The Council of Trustees approved on December 16, 2010, the total concept of a twenty-year, long-range facilities master plan for the university that includes two new classroom buildings.

The IUP Long-Range Campus Facilities Master Plan was developed by JJR, LLC, of Ann Arbor, Mich.

The long-range plan contains recommendations for three different phases of work: current to five years from today, six to eleven years from today, and eleven to twenty years from today.

Major projects proposed for the first phase (through 2015) include a new facility for the College of Humanities and Social Sciences, estimated at $37.1 million, and a new science facility, estimated at $73.4 million. Funding for both projects would come from the commonwealth’s capital projects budget.

Preliminary plans call for the new Humanities and Social Sciences building to be located along Grant Street in the green space between Clark and Sutton halls. Initial plans for this project include the permanent closing of South Drive.
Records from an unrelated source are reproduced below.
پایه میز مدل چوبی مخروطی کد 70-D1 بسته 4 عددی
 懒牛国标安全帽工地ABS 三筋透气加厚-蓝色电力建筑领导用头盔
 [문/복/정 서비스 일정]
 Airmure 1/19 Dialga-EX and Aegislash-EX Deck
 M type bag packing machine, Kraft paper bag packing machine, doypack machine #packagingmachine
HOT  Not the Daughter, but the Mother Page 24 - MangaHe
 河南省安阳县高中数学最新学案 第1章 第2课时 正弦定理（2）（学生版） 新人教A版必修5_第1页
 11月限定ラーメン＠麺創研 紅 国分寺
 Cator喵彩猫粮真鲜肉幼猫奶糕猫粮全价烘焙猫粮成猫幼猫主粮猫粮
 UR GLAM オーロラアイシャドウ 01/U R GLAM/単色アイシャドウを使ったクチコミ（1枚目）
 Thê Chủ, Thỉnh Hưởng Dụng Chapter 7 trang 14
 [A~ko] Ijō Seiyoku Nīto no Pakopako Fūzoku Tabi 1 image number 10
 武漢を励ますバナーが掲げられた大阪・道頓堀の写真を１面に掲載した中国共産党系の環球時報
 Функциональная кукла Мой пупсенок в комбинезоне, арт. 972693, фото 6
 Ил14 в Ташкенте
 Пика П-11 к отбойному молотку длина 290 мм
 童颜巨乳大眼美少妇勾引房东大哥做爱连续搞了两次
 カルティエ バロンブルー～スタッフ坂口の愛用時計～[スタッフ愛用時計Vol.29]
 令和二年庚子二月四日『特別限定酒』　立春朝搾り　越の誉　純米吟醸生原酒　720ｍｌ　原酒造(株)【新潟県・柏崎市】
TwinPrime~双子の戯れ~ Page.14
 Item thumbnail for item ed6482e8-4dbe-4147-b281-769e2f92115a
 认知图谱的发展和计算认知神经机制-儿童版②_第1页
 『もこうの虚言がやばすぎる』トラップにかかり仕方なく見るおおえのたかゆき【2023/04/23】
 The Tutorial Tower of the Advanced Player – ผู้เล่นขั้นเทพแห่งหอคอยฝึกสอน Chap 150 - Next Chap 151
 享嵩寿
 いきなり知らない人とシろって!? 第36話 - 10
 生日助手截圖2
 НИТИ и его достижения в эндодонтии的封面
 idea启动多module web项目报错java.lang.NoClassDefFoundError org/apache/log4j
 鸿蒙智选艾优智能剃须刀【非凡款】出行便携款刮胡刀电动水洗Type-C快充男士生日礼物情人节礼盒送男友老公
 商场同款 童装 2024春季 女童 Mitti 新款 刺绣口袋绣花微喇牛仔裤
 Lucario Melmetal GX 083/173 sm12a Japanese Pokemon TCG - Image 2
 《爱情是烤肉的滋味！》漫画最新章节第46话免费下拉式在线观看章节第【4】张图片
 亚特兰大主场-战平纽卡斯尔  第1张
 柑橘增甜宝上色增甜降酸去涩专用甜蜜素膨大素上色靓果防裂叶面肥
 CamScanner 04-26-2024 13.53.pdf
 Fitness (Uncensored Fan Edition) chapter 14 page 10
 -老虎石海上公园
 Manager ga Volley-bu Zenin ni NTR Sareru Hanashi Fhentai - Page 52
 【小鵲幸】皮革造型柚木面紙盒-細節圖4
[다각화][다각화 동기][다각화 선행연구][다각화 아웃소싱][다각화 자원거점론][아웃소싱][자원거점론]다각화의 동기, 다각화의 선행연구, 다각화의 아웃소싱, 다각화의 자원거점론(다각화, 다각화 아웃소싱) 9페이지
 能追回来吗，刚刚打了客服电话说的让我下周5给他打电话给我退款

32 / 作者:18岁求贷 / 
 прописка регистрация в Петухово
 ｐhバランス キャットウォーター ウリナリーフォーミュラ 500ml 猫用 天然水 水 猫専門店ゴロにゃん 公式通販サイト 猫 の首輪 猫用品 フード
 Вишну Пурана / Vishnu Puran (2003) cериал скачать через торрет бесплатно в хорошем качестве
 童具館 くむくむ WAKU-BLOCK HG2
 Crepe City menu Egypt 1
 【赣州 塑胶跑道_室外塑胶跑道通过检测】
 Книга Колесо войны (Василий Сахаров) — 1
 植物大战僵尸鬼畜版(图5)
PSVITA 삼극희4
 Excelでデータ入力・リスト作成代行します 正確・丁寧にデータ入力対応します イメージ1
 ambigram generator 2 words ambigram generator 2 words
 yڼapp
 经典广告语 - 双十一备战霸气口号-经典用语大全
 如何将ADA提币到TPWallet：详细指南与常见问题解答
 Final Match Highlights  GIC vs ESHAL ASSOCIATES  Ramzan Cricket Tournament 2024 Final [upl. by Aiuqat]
The Department of General Services is in the process of selecting an architect for this project. A construction start date has not yet been set.

The new building would replace Keith and Leonard halls, which would be razed once the building is complete. The razing of Keith and Leonard would then create space for the new science building. A timetable for construction of the new science building has not yet been determined.

Other projects recommended in the current to five-year phase of the long-range plan include continuation of the Allegheny Arboretum, a study on nontraditional student housing, expansion of the Hoodlebug Trail adjacent to the Robertshaw building, and a food service master plan study. Traffic impact studies are also proposed for this first phase.

“The university’s core academic mission is the focus of this plan,” Dr. David Werner, interim president of IUP, said. “One of its strengths is the incorporation of a financial plan for implementation, which means that no project will be started until the funds are available.”

Several of the proposed projects would be funded by sources outside the university budget.

“While we face challenging budget times, plans still need to be made for this university’s growth and future, so that IUP can be ready, when funds become available, to move forward to serve our academic mission.”

In developing the plan, JJR officials stressed that there were several basic points considered throughout the process, including developing one institutional identity, improving the campus image, connecting the north and south campuses, fostering innovative and collaborative partnerships, linking the campus to the town, and enriching the physical environment for learning.

The long-range master plan was developed in consultation with the university’s 2007–2012 strategic plan, the 2010 academic strategic plan, the student housing master plan, the parking master plan, the athletic master plan, the 1996 long-range master plan, the space needs assessment, the sightline facilities condition assessment, and the signage master plan.

It is also the result of many meetings during the past year that involved university and community groups and representation from Indiana County, Indiana Borough, White Township, and the Pennsylvania Department of Transportation.

In presenting the plan, JJR officials noted that the plan is a long-range tool that should be reviewed and updated every five years and must remain flexible.

“The plan doesn’t mandate growth, but provides a guide for how to grow,” W. Thomas Borellis, director of Student Housing Development at IUP and long-range plan project co-chair, said.

“JJR has been diligent in efforts to incorporate other university planning documents, including the academic long-range plan, into this work, and we have consulted widely with university and community groups. The members of the Campus Advisory Committee and the Community Advisory Committee have put in many hours to help to develop a long-range plan that is visionary but also achievable.”

Additional informational meetings about the long-range facilities master plan will be held in January and February with campus and community groups.